Saturday, July 28, 2007

Oppression and Color-Blindness, Second Reply to Goldstein

Contemporary Racial Oppression. There are two questions that come up in relation to the current racial situation. Can the current race relations be characterized as racial oppression and what role does color-blind rhetoric play in relation to contemporary race relations?

Segregation was many things, including the denial of political rights to African-Americans, the attempted restriction of African-Americans to menial employment, the segregation of amenities, poorly funded schooling, routine personal humiliation, and a system of legal and extra-legal violence to enforce all those things. While many of these things are not part of the current system of race relations, racial oppression seems to have been shifted rather than eliminated.
Blacks can vote and hold office, but African-Americans find that the Republicans play on white racism to win votes and that the Democrats fail to represent black views and interests because of the Democrats' fear of racial backlash. African-Americans are just as much a third-rail of American politics as social security.

Blacks** are still subject to police shootings and beatings, stop and frisk campaigns targeted on young black men, racial profiling in traffic stops, and differential sentencing. For poor black men and young black men in general, police abuse is a pervasive part of life. For middle-class and professional blacks, the abuse seems more sporadic but still represents an extremely aggravating denial of equal dignity with whites in their positions. Blacks are allowed into hotels, restaurants, and retail establishments as customers, but are subject to slow and negligent service, various kinds of racial maliciousness, find themselves followed by security in retail establishments, and have to pay higher interest rates on various kinds of loans. Even though African-Americans can get into the door as customers, they can't expect to be treated as welcomed and valued, in other words as human beings in the full sense of the word.

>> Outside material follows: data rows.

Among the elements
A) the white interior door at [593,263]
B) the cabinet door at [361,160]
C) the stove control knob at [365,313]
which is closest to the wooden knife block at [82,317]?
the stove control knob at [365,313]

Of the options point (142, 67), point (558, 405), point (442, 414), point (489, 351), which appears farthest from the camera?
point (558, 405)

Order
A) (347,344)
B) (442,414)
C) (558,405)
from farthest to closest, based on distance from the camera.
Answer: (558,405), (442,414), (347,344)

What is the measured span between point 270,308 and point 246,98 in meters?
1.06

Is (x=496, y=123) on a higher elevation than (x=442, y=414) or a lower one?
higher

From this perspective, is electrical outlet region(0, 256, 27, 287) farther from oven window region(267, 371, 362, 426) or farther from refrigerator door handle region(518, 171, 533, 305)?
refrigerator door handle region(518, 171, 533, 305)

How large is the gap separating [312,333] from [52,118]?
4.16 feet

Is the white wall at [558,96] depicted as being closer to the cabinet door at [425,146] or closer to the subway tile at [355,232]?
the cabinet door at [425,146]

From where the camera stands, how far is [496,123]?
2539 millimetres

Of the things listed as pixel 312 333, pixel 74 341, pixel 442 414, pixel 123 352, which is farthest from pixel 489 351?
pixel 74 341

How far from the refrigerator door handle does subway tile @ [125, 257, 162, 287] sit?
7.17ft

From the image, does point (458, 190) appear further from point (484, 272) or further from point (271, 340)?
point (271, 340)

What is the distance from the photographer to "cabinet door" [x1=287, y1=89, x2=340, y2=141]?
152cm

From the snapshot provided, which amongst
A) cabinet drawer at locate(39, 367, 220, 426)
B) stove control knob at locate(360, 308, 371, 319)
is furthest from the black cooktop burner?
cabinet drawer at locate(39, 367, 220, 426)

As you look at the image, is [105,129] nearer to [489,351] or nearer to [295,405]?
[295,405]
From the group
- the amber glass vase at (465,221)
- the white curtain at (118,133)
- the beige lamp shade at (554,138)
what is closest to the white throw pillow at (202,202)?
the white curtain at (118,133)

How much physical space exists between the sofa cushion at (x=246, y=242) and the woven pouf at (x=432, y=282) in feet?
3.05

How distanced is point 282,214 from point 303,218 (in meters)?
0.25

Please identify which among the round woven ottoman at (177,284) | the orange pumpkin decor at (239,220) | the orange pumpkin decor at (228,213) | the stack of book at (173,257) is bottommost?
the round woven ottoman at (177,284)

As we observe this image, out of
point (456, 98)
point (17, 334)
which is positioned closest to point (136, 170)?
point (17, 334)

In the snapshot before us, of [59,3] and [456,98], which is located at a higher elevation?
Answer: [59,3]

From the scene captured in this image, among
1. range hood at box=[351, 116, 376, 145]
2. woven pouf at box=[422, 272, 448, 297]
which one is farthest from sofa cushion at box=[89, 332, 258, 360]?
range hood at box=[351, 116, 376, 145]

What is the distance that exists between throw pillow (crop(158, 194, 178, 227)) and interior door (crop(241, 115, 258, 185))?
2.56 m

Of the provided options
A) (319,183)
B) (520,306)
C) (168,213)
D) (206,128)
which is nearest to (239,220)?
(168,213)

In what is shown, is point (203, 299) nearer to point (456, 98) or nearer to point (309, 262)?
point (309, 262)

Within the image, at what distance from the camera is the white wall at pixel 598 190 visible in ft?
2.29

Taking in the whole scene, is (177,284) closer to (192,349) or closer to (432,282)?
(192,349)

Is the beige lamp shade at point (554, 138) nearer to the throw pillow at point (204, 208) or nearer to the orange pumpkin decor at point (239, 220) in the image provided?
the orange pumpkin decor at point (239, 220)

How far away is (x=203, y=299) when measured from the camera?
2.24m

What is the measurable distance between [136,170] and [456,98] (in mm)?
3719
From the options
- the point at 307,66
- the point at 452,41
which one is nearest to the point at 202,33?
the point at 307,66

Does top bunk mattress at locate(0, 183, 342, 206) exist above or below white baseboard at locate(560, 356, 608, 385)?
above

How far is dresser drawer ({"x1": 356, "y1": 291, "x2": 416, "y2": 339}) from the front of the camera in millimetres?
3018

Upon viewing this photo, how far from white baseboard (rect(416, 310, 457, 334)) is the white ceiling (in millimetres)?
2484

Needless to say, blacks are also subject to relentless stereotyping in the news media and entertainment outlets. The standard treatment of the stereotyping of black women is Patricia Hill Collins' Black Feminist Thought. Spike Lee's Bamboozled is a brilliant representation of the ways in which black professionals feel they have to accept the insulting comments connected with stereotyping as a price of holding their positions and maintaining their income. On a lower level of the economic scale, the black guys I worked with at a restaurant in Philadelphia felt constrained to listen to all the racist jokes told by the cops who stopped by for free food. They didn't like it, but they also didn't feel free to express as much outrage and disgust as I did. To be black is to be subject to arbitrary and capricious white authority, forced to pay a higher price for housing and other amenities to white owned institutions, and vulnerable to both big and small humiliations perpetrated by white people. It adds up to oppression and there are a large number of African-American writers who portray blacks as an oppressed or persecuted group.

In his efforts to be really cool, Goldstein refers to this as the "trope" of oppression and conveys a sense of boredom with it all. Of course, an affected boredom has always been a part of being a really cool guy. So there's no surprise there. But racial oppression is not just a literary figure (although it is that), it's a significant part of life on both sides of the racial divide.